◆ **Your tasks**:
**A.** According to the excerpt on Kissinger and East Asia, what approach did Kissinger deploy in the 1970s to exploit the rift between Moscow and Beijing?
**B.** Translate this sentence from the excerpt on Kissinger and East Asia into French: "China and Russia are drawing closer, while the U.S. and its allies are trying to hold a defensive line."

--- start of Passage given ---

As the Shanghai Cooperation Organization (SCO) tightens its cohesion under Chinese and Russian leadership, East Asia is slipping back into the logic of bloc politics. The U.S., Japan, and South Korea have responded by building a trilateral framework designed to deter aggression and stabilize the region. Left unchecked, however, that framework risks hardening into a mirror image of the very alignment it is meant to balance. If Henry Kissinger were advising today’s leaders, he would likely argue that a fragmented region cannot be managed through ideology or neat symmetry alone. He would urge them instead to pursue equilibrium through realism, flexibility, and sustained diplomacy rather than by simply reacting to events.

One of Kissinger’s central insights during the Cold War was that stability rests not on the dominance of a single bloc but on a fluid balance among competing powers. In the 1970s, he deployed “triangular diplomacy” to exploit the rift between Moscow and Beijing, creating strategic room for the U.S. In contemporary East Asia, that geometry has inverted. China and Russia are drawing closer, while the U.S. and its allies are trying to hold a defensive line.

--- end of Passage given ---
--- start of Items ---

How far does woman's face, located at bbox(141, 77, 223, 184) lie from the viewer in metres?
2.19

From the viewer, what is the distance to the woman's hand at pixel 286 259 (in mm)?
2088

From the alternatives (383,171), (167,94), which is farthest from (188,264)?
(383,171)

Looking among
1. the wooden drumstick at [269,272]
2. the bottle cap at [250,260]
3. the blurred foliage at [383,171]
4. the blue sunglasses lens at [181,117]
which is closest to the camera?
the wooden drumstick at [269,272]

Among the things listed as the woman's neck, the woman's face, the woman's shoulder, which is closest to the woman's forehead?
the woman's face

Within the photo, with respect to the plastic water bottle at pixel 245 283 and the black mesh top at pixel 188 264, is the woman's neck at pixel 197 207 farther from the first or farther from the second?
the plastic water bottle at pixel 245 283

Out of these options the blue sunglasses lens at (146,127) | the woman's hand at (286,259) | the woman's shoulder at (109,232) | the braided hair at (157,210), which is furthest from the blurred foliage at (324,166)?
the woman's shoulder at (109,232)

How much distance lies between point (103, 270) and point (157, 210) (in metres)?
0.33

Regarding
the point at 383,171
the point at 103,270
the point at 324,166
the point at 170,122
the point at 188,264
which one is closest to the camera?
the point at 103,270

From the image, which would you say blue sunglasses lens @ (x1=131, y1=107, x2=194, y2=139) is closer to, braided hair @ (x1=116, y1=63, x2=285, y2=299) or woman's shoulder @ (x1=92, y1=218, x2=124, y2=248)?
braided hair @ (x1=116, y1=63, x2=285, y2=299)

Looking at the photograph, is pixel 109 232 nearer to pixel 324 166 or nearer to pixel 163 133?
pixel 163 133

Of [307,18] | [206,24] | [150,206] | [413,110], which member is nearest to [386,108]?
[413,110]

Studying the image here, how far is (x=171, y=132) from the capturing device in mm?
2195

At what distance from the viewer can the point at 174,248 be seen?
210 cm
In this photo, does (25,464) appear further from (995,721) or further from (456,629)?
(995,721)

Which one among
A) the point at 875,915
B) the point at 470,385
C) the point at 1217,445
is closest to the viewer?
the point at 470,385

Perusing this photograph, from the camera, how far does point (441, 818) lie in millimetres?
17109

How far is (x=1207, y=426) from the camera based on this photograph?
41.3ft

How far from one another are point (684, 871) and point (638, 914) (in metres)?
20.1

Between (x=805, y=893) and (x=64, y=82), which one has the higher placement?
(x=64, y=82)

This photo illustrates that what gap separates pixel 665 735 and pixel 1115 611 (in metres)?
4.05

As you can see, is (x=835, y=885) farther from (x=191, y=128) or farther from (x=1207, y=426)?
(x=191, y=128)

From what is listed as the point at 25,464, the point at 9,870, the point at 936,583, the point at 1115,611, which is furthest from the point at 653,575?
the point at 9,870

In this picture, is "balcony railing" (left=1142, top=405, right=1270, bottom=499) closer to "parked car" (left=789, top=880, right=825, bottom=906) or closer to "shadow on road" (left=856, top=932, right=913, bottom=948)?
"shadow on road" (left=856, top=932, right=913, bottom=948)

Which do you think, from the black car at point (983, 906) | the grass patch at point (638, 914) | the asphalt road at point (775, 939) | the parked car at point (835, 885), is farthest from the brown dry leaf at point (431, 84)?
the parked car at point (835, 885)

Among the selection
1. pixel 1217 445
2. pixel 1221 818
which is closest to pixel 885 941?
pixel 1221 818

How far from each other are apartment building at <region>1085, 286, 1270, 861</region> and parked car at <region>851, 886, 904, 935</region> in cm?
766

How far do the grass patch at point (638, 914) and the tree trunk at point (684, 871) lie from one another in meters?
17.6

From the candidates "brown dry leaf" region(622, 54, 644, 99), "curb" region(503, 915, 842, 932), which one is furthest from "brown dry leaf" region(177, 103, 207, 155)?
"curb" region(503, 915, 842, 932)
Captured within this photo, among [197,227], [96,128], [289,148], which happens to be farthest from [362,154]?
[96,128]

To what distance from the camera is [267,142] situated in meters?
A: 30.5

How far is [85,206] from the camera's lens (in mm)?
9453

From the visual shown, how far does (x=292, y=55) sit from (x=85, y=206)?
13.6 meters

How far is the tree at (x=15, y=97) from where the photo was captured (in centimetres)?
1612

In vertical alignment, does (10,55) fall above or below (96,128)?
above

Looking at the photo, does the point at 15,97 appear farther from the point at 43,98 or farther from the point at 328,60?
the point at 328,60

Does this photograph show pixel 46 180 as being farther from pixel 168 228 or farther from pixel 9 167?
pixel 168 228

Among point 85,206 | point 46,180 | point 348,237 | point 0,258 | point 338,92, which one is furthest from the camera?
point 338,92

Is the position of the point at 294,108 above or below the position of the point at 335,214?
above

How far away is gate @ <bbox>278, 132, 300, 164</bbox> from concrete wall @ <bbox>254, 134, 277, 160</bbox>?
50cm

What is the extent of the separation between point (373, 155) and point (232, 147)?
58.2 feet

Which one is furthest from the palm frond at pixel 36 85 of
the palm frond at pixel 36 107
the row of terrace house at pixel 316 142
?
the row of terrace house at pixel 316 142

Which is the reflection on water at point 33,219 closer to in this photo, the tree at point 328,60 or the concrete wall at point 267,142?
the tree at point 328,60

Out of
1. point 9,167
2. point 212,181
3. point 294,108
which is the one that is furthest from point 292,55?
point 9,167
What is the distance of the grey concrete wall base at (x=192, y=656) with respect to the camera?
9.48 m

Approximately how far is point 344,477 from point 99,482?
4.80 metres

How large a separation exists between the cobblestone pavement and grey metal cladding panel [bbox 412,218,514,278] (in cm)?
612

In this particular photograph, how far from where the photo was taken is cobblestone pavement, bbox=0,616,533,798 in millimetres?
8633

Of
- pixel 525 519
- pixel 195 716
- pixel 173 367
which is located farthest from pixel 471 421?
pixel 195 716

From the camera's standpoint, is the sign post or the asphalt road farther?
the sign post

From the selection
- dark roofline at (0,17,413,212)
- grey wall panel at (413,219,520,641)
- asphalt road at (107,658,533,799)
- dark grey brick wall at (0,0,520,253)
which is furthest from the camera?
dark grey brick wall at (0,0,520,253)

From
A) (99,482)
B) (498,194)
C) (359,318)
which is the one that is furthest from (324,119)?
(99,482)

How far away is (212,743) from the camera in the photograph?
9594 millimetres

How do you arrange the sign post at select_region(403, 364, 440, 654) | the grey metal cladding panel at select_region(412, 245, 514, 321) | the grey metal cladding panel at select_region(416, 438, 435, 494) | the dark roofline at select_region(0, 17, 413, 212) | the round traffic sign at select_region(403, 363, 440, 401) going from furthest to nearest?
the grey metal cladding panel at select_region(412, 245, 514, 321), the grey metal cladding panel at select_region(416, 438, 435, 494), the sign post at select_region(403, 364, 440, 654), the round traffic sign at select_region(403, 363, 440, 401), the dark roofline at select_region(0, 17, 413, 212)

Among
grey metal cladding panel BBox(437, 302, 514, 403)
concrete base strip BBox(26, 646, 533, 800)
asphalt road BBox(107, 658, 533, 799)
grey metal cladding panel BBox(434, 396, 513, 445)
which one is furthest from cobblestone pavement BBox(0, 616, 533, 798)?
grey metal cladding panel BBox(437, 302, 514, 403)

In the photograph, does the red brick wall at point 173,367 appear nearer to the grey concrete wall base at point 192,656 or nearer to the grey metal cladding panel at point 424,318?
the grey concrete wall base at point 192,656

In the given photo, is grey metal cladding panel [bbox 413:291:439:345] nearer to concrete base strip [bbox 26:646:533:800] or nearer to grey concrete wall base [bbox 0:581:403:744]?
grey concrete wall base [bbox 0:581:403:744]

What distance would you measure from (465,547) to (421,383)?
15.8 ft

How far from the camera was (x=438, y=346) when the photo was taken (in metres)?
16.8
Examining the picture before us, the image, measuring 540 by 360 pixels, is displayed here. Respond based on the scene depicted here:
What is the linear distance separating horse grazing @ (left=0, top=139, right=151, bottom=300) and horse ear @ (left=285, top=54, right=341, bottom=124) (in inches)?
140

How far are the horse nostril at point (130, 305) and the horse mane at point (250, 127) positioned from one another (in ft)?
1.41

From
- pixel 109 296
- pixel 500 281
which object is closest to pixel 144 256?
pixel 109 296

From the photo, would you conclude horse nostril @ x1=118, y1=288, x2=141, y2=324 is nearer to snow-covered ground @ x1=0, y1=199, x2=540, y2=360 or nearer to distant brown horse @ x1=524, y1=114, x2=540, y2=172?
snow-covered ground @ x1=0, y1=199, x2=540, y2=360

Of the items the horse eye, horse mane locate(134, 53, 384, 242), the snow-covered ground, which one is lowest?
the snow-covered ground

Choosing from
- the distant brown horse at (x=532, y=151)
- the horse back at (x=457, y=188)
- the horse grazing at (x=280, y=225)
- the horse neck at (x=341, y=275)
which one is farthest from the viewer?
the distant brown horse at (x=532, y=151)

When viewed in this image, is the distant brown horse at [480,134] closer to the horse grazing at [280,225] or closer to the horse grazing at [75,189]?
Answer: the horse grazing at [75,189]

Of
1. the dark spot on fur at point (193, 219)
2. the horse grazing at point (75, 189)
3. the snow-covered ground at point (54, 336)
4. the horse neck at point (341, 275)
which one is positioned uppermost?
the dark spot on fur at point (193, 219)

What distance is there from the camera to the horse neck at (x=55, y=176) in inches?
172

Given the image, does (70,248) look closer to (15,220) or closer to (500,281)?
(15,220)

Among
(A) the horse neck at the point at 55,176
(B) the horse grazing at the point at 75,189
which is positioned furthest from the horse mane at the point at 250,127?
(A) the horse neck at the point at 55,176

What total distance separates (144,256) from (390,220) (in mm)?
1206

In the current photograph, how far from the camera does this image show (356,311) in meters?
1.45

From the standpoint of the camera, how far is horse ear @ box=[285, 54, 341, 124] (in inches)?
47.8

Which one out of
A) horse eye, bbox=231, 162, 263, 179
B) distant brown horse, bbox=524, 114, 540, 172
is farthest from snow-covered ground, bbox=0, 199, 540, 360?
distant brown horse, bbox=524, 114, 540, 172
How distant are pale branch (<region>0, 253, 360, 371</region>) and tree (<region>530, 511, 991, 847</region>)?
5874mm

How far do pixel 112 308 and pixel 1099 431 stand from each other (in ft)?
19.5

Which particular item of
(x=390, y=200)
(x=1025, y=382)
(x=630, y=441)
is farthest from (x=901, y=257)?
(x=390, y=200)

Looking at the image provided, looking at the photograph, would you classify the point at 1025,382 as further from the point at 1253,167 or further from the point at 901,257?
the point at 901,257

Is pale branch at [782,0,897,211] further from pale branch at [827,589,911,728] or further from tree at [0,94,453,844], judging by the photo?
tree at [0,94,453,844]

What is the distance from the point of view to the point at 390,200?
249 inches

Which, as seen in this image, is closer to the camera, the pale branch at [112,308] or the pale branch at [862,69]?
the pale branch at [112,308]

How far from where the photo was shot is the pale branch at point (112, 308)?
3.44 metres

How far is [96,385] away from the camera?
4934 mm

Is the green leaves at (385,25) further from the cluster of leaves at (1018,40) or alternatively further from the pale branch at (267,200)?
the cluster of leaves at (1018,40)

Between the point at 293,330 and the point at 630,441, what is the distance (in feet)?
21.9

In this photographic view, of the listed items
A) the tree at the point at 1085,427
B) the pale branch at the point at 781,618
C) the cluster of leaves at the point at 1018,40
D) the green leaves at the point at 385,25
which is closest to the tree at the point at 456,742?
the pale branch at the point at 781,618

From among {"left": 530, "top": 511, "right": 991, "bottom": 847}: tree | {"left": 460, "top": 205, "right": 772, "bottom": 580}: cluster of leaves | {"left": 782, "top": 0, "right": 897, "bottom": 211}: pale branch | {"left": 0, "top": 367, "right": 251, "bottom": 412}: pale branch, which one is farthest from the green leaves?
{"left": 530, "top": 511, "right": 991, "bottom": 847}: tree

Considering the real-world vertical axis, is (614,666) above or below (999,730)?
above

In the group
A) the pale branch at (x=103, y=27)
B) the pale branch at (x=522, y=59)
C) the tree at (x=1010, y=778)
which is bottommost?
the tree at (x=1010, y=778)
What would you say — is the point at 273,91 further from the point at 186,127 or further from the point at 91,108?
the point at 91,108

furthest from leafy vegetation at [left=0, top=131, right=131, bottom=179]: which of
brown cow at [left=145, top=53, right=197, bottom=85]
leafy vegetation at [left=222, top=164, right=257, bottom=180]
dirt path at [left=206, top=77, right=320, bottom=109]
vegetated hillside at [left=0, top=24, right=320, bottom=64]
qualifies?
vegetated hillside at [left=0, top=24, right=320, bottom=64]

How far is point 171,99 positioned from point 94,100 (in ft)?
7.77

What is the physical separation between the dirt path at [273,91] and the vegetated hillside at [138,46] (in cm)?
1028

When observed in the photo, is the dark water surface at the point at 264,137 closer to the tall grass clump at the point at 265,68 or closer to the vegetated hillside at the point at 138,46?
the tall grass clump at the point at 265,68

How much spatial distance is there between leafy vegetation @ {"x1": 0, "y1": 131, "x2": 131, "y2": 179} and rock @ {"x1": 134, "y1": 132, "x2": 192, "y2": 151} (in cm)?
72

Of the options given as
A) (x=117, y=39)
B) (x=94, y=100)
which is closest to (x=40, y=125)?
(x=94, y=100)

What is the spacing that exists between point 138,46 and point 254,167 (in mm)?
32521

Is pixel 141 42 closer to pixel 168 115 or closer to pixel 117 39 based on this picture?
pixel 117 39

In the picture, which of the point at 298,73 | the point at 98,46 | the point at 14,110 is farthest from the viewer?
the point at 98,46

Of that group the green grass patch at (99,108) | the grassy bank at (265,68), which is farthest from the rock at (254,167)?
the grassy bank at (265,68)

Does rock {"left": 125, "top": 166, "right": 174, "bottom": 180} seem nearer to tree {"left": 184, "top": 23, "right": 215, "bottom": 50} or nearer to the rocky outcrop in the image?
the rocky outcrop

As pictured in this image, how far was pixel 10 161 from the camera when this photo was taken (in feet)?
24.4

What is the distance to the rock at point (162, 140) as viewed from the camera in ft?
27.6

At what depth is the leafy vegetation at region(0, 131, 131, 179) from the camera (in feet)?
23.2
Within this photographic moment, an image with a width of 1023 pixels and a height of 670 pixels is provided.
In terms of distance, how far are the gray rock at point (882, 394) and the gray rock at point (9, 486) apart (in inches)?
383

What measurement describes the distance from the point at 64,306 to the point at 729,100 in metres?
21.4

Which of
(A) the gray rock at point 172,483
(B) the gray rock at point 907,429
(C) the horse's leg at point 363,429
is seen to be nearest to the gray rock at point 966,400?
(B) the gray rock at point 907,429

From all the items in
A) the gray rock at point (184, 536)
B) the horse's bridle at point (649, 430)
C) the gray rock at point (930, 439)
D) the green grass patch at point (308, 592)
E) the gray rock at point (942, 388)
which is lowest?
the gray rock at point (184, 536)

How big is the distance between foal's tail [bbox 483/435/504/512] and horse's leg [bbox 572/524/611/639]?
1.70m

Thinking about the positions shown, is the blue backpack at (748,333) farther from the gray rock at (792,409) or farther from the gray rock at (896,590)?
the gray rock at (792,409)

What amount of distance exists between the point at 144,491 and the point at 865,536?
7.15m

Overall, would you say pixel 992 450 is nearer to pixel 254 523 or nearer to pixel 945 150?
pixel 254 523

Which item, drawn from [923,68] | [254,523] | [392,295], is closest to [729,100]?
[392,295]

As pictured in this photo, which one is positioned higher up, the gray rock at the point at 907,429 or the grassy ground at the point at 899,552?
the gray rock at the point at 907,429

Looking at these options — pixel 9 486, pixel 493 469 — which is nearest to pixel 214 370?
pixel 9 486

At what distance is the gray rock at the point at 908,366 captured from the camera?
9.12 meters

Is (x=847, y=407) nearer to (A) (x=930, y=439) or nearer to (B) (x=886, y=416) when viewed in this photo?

--- end of Items ---

◆ **The solutions**:
**A.** He deployed "triangular diplomacy."

**B.** La Chine et la Russie se rapprochent, tandis que les États-Unis et leurs alliés tentent de maintenir une ligne défensive.